Paul McHugh – McHugh is perhaps best known for his anti-transgender activism. But he’s joining in amicus to declare that you can’t define “homosexual” and it’s not fixed or immutable (presumably unlike race which is always and ever immediately discernible). Because while many people fit all three definitions (attractions, behavior, identity) there are exceptions. So therefore someone who is same-sex attracted, in a relationship with another person of the same sex, and who identifies as being gay should not be considered to be homosexual because, after all, there are people in the closet.

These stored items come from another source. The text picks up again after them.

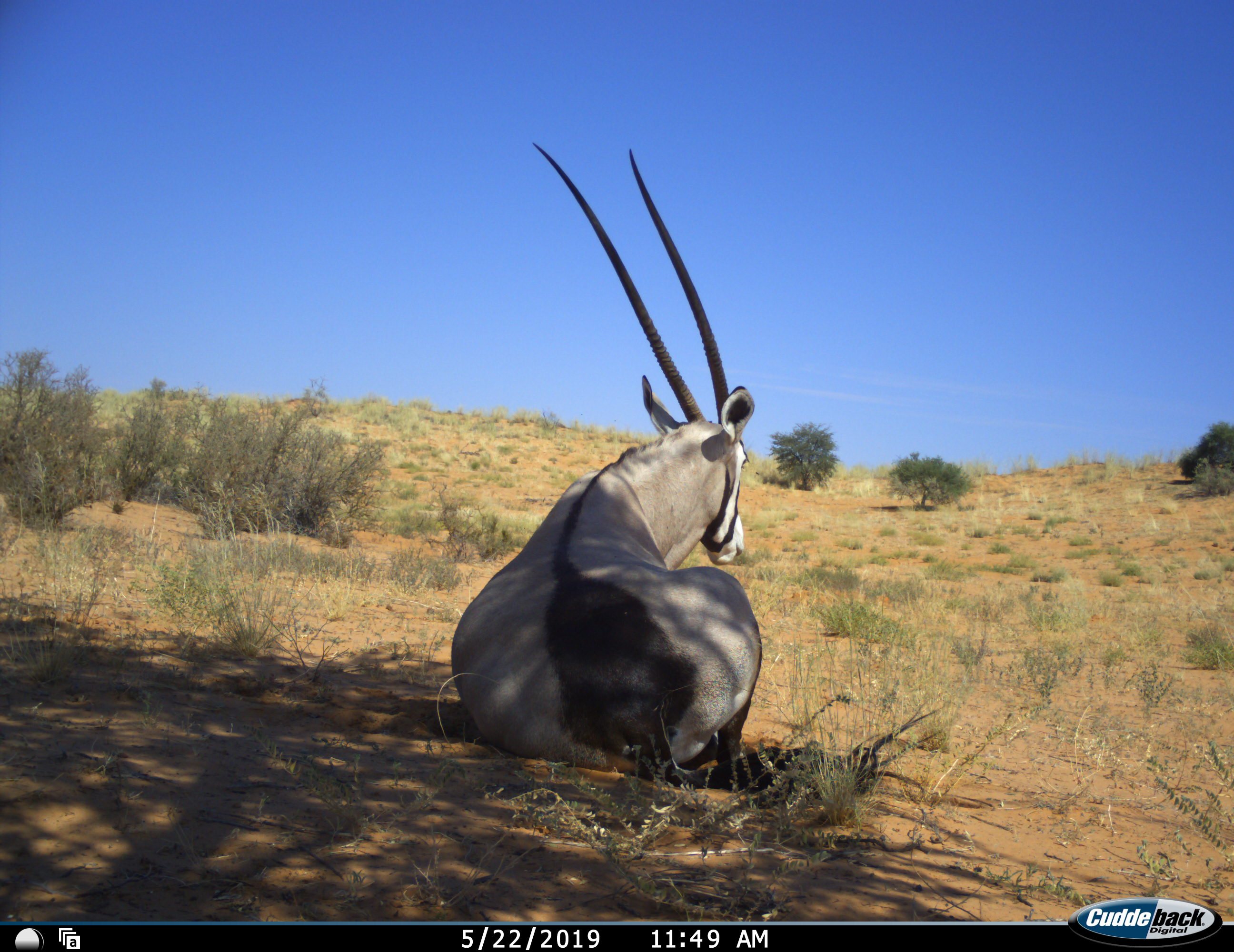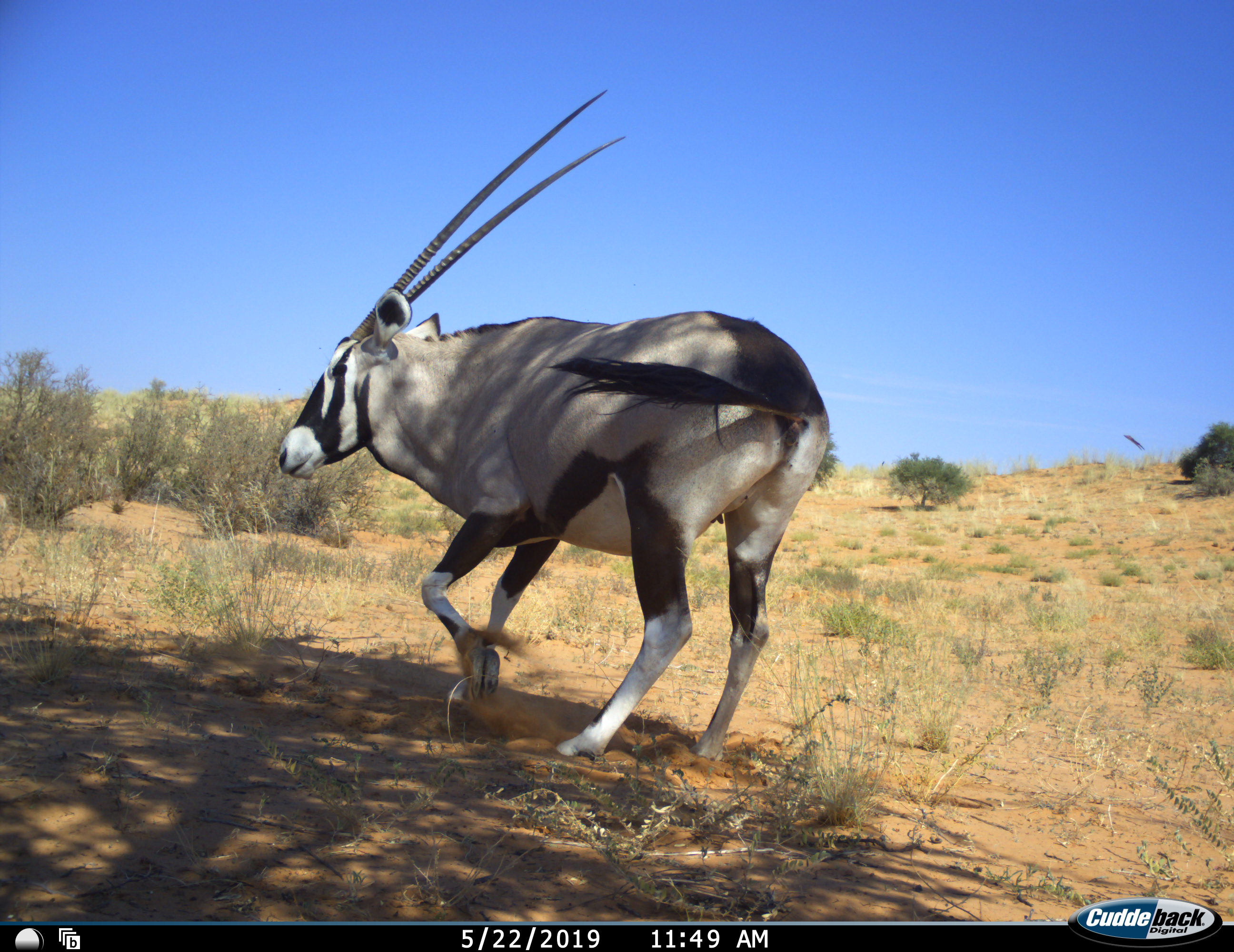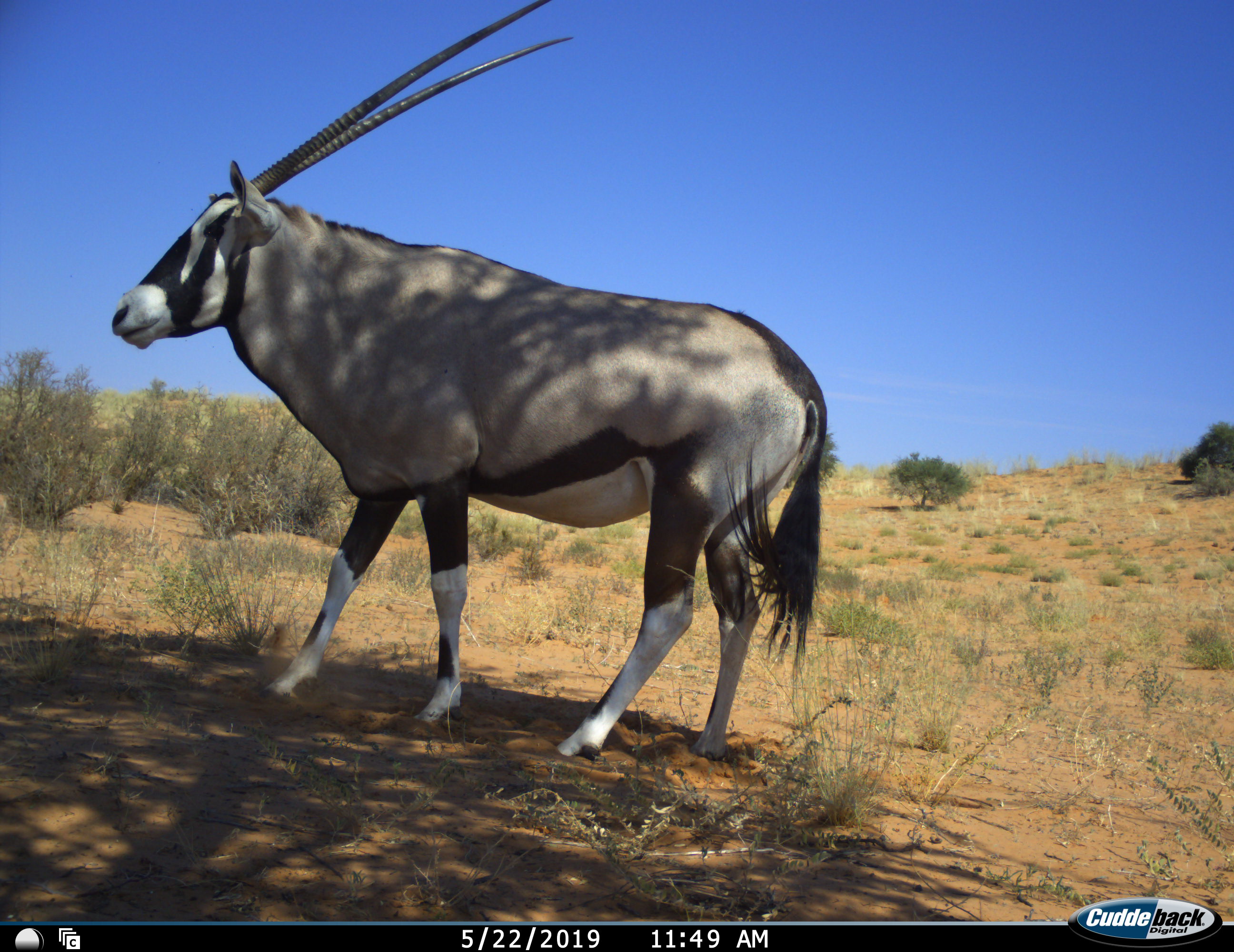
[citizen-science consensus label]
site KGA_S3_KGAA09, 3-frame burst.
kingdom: Animalia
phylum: Chordata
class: Mammalia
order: Artiodactyla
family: Bovidae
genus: Oryx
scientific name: Oryx gazella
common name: gemsbok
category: oryx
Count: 1.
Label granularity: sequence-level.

And because you can’t define “homosexual” then a woman in love with her same-sex partner ought not be able to marry her. Further, because there is no gay gene (unlike the African-American gene). It may be caused by education (I love this one): Because “It may very well be the case that on average lesbians and gay men in the United States have a higher educational level than comparable heterosexual men and women”, there therefore, “Education and socioeconomic levels have also been suggested as contributing factors to homosexuality.” Really? By whom? That has to be the worst example of correlation = causation that I’ve seen in a while.
But to understand the depth of McHugh’s basic dishonesty and lack of any sense of moral character, you have to consider ” Identical twin studies confirm that homosexual orientation is not genetically determined.”
Actually, twin studies have found that genetics contribute 35-39% for men and 18-19% for women. In other words, while it’s not fully genetically determined, McHugh is implying the opposite of what the studies have found.
Eugene Dong – No idea who this guy is but his argument is this: It’s expensive to have children so the state benefits by subsidizing and benefiting heterosexuality so as to perpetuate the human race.
American Civil Rights Union (sort of an anti-ACLU) – fundamental rights are limited to those that are deep-rooted in American history and tradition.
Catholics for the Common Good – God’s definition of marriage pre-exists any state recognition. They make the usual arguments (including quoting the Pope as an authority), but their real objection is found in their request to file the amicus: “…because the district court’s opinion enshrined a re-definition of marriage in California law that may expose this and similar organizations and persons of good will to claims of discrimination…” It’s the Maggie complaint, “If you treat gay people equally under the law, then those of us who want to treat them as inferior will be called bigots.”
And one woman, Tamara L. Cravit, wrote in to say that the Proponents do not have standing. So far she’s the only pro-plaintiff amicus brief.